Feuchtigkeitsanalyse mit Widerstandsmessung im Baukörper Messungen elektrischer Widerstandsänderungen zur Identifizierung von Wasser in Materialien
Bei der Widerstandsfeuchtemessung wird über Messsonden der elektrische Widerstand in Baustoffen erfasst. Je feuchter der Stoff, desto geringer ist seine Widerstandsfähigkeit.
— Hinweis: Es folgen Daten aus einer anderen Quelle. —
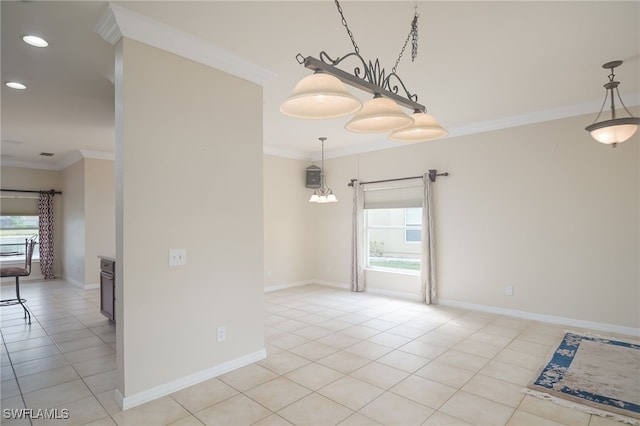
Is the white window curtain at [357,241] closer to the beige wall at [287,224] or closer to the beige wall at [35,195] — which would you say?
the beige wall at [287,224]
Diese Methode deckt selbst kleinste Durchfeuchtungen im Verborgenen präzise auf. Die grafische Darstellung erleichtert die Auswertung und Eingrenzung des Schadens.

Druckprüfung zur gezielten Leckageeingrenzung Rohrleitungsabschnitte werden separat unter Druck gesetzt und überwacht
Die Druckprüfung prüft gezielt einzelne Abschnitte des Rohrsystems auf ihre Dichtheit. Durch Einbringen von Luft- oder Wasserüberdruck in einzelne Leitungen werden eventuelle Druckverluste aufgezeichnet. Ein stetiger Druckabfall weist zuverlässig auf ein vorhandenes Leck hin. So lässt sich der beschädigte Leitungsabschnitt eindeutig eingrenzen.
Visuelle Inspektion mit technischer Endoskopie Präzise Diagnostik in Hohlräumen und Leitungen durch Kameraeinsatz
Technische Endoskopie ermöglicht den optischen Einblick in schwer zugängliche Hohlräume sowie Rohrleitungen. So kann ein Schaden visuell exakt lokalisiert werden – ohne große Öffnungen.